Hit the rewind button.
Martin Luther wasn’t just a theological genius. He was a technological genius. In fact, without the printing press, Luther’s genius would have impacted a few locals. But technology is what fueled the Protestant Reformation.
The Bible was unchained from medieval pulpits. Luther put the Bible in the hands of parishoners. It was the democritization of discipleship. The average Christian could read and study the word of God for themselves. We take it for granted, but the printing press was a Quantum leap in discipleship! It was the transition from oral to analog. What we are now experiencing is the digital revolution. We’re experiencing the shift from analog to digital.

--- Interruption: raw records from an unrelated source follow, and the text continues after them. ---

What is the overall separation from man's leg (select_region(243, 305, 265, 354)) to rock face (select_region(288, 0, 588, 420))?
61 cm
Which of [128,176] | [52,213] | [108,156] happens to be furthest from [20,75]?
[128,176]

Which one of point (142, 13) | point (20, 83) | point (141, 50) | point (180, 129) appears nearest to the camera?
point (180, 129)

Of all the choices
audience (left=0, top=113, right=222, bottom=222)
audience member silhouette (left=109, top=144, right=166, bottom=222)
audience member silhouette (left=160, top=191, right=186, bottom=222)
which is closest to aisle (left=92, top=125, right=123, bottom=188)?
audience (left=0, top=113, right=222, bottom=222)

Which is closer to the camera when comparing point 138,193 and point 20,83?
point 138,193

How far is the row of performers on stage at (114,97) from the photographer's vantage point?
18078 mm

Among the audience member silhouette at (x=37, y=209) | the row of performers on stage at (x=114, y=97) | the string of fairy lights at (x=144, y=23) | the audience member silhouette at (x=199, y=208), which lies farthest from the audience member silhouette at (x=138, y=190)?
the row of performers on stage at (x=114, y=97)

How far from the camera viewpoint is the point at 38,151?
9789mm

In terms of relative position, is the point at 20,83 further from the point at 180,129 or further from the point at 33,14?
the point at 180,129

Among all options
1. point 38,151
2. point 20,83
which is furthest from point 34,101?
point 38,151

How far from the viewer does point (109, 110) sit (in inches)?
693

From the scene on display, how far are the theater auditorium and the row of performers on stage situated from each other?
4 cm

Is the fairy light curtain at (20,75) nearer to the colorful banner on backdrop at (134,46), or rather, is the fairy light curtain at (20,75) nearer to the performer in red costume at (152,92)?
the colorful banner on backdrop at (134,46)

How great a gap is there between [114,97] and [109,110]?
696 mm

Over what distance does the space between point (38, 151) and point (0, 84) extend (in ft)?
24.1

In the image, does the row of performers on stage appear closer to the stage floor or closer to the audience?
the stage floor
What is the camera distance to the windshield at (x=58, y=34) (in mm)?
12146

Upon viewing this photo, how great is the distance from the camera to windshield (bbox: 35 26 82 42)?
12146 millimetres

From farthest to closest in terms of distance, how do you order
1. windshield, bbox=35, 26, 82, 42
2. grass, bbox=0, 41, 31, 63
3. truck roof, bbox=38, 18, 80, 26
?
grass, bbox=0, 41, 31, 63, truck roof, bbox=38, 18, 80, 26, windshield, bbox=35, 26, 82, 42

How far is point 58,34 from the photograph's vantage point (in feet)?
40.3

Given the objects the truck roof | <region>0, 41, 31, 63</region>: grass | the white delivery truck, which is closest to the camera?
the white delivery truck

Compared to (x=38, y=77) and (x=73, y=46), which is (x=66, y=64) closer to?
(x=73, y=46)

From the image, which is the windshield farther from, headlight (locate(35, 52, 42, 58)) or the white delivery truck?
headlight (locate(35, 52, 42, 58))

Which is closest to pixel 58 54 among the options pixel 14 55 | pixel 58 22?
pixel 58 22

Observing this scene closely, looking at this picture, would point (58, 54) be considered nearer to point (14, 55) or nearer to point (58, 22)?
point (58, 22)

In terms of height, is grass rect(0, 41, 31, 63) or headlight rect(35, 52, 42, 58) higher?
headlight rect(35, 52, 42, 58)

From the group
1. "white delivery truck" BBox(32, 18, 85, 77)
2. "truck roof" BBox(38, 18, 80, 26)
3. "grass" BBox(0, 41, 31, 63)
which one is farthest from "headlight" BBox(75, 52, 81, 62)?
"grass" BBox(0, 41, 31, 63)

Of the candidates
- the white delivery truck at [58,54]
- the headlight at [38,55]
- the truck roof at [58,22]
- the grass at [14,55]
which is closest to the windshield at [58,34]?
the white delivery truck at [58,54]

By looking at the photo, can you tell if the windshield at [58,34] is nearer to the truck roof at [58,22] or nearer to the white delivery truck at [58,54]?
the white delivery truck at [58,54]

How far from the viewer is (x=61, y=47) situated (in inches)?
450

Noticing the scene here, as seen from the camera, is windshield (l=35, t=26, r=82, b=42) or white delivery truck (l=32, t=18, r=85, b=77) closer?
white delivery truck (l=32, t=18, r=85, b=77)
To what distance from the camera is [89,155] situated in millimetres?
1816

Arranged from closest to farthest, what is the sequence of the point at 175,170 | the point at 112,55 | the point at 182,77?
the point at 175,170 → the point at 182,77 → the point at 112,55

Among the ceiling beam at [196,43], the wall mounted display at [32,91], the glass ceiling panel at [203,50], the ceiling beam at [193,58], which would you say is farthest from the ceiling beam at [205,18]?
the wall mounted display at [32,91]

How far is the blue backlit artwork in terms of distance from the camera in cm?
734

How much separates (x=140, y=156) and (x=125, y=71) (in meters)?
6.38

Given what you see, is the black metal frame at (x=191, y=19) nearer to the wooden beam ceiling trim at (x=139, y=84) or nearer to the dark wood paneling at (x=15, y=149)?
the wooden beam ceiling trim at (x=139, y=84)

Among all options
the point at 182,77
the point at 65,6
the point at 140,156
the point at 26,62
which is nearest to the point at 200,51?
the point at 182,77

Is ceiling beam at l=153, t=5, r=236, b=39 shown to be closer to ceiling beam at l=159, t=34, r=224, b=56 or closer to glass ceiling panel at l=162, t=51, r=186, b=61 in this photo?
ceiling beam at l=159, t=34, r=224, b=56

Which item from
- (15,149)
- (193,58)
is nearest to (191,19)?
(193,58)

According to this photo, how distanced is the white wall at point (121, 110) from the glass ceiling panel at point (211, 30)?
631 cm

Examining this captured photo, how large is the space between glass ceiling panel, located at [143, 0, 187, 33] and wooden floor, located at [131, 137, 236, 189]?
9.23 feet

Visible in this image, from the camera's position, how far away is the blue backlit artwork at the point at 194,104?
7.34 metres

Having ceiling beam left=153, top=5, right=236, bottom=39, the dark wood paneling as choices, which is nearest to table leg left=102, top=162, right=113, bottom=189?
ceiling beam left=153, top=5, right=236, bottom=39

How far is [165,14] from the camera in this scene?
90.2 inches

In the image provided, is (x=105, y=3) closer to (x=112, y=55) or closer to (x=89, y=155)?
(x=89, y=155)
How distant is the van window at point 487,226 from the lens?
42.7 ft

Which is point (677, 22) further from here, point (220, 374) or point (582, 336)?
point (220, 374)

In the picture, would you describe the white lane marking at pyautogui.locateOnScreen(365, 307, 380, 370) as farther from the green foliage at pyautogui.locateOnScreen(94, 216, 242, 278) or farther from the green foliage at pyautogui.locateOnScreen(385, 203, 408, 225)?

Nicolson calls Luther “the first genius of mass communications.” His translation of the New Testament sold 3,000 copies immediately. A German printer estimated, forty years later, that he had sold 100,000 Lutheran Bibles.
There was a backlash from resisters. The first burning of a Prosetant Bible book was in 1521. A Protestant printer was burned in 1527. But technology fueled a revolution. The first Swedish Bible was printed in 1541. A Finnish New Testament was completed in 1548. The first Bible in Spanish was publihsed in 1569. A Polish Bible was printed in 1561. And a Hungarian Bible was published in 1590.
That theological revolution was facilitated by a technological development. Johann Gutenberg deserves some credit for the Protestant Revolution.
For what it’s worth, my passion for blogging and godcasting have historical roots. The Internet is to my generation what the printing press was to the 15th century.
Theology and technology ought to be the closest of allies.